*** Extracted information

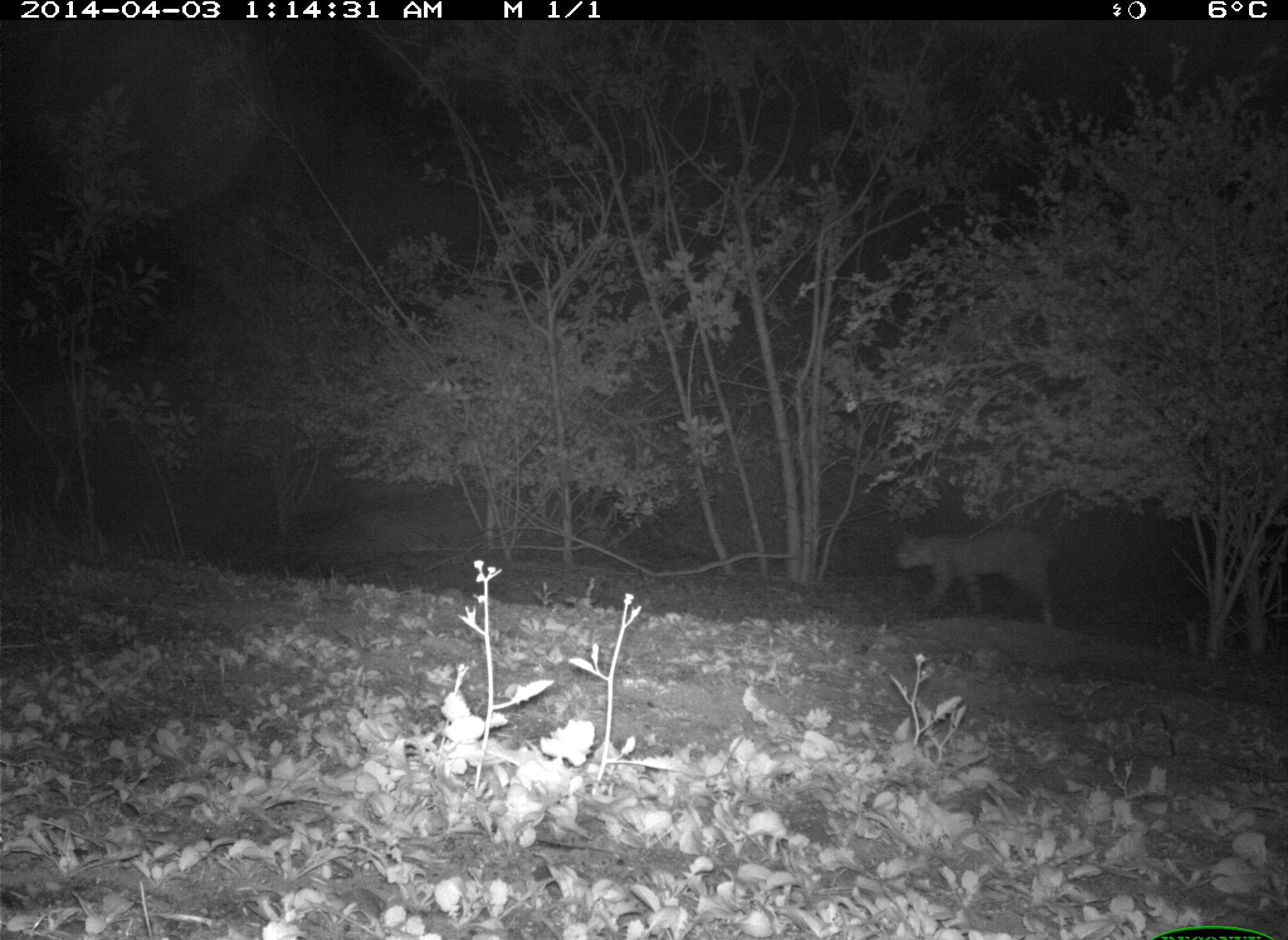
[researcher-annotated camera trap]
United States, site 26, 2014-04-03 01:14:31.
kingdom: Animalia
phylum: Chordata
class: Mammalia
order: Carnivora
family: Felidae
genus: Lynx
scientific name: Lynx rufus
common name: bobcat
Bobcat (Lynx rufus).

******

In the copy, include every line of the entries above exactly and none of the pictures.

_Solution to the problem_
[researcher-annotated camera trap]
United States, site 26, 2014-04-03 01:14:31.
kingdom: Animalia
phylum: Chordata
class: Mammalia
order: Carnivora
family: Felidae
genus: Lynx
scientific name: Lynx rufus
common name: bobcat
Bobcat (Lynx rufus).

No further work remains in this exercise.